Antecedentes médicos: accidente de tráfico en 1996 con diversas fracturas y traumatismo craneoencefálico con pérdida de conocimiento. Padece como secuela un acortamiento en su miembro inferior izquierdo.

Hábitos tóxicos: consumo ocasional de alcohol. Antecedentes de consumo de THC, llevando más de 10 años abstinente. Consumo de cafeína y tabaco.

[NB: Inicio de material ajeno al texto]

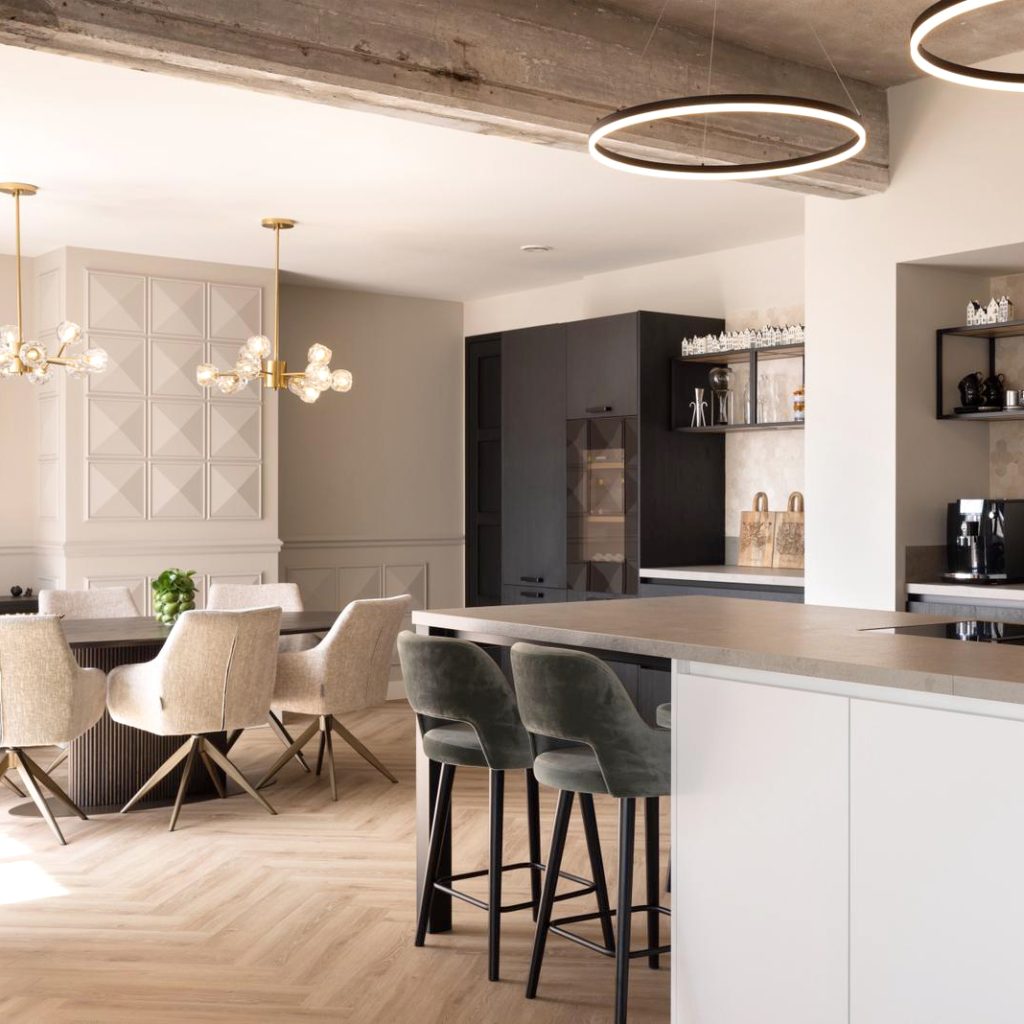 Harm & Es Woningstoffering Heerhugowaard | Vloeren, Gordijnen & Raambekleding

Antecedentes psiquiátricos: su primer contacto con la Unidad de Salud Mental Comunitaria (USMC) data de 1997, donde acude presentando un síndrome delirante-alucinatorio de tres meses de evolución. Inicialmente, el cuadro venía caracterizado por alucinaciones auditivas masivas, pérdida de los límites del yo y fenómenos de influencia. Se diagnostica de una esquizofrenia paranoide y mantiene seguimientos regulares en la USMC, aunque con una dudosa adhesión terapéutica. En el 2001, tiene lugar el primer y único ingreso hospitalario, tras el cual se reorienta como un trastorno esquizoafectivo, debido a la sintomatología maniforme que presentó durante el ingreso. Desde dicho alta, los seguimientos en la USMC han sido regulares; sin embargo, a pesar de que se atenúa la clínica positiva, se desarrolla un intenso cuadro defectual. En el 2008, es derivado al Hospital de Día con los objetivos de disminuir el impacto de la sintomatología psicótica, aumentar la red social y estimular las actividades ocupacionales-laborales. Permanece, aproximadamente, 15 meses en dicho dispositivo donde se constatan numerosas dificultades por parte del paciente para trabajar en las áreas descritas, así como trabajar con la familia. Al alta se vuelve a reorientar el cuadro como una esquizofrenia paranoide y se recalca la necesidad de continuar insistiendo en la incorporación del paciente a actividades formativo-ocupacionales.

TESTS
A la exploración psicopatológica se encontraba consciente y orientado auto y alopsiquicamente. Colaborador en la entrevista. Entre las alteraciones afectivas encontramos un afecto inapropiado y ansiedad psicótica, fundamentalmente. Entre los síntomas positivos activos: conciencia de significación anormal, alucinaciones auditivas y, posiblemente, fenómenos de influencia. La clínica defectual es aplastante: aislamiento social, alogia, abulia y embotamiento afectivo. A nivel funcional el paciente no es autónomo para el manejo del tratamiento, este es controlado por su madre. En las actividades básicas de la vida diaria presenta dificultades; en la movilidad en la comunidad, en el manejo del dinero, en actividades relacionadas con el mantenimiento de sus pertenencias y entorno, siendo su madre la que se ocupa de todas ellas. Insomnio yugulado farmacológicamente. Ingesta escasa con apetito disminuido, aunque abundante en grasas.

DIAGNÓSTICO
Esquizofrenia residual. (CIE-10 F20.05).

TRATAMIENTO
El dato relevante del cuadro es el importante aislamiento social del paciente, que está motivado por tres circunstancias: como parte de una sintomatología defectual, como consecuencia de una sintomatología positiva persistente y como resultado de una evitación activa de tipo fóbico, de origen más caracterial. Todo ello ha provocado el reiterado fracaso en los intentos de movilización del paciente y en el trabajo en las áreas lúdico-ocupacionales y formativas. Es por ello que tras realizar tratamiento con distintos antipsicóticos con escasa mejoría de los síntomas positivos, se decide el inicio de tratamiento con clozapina.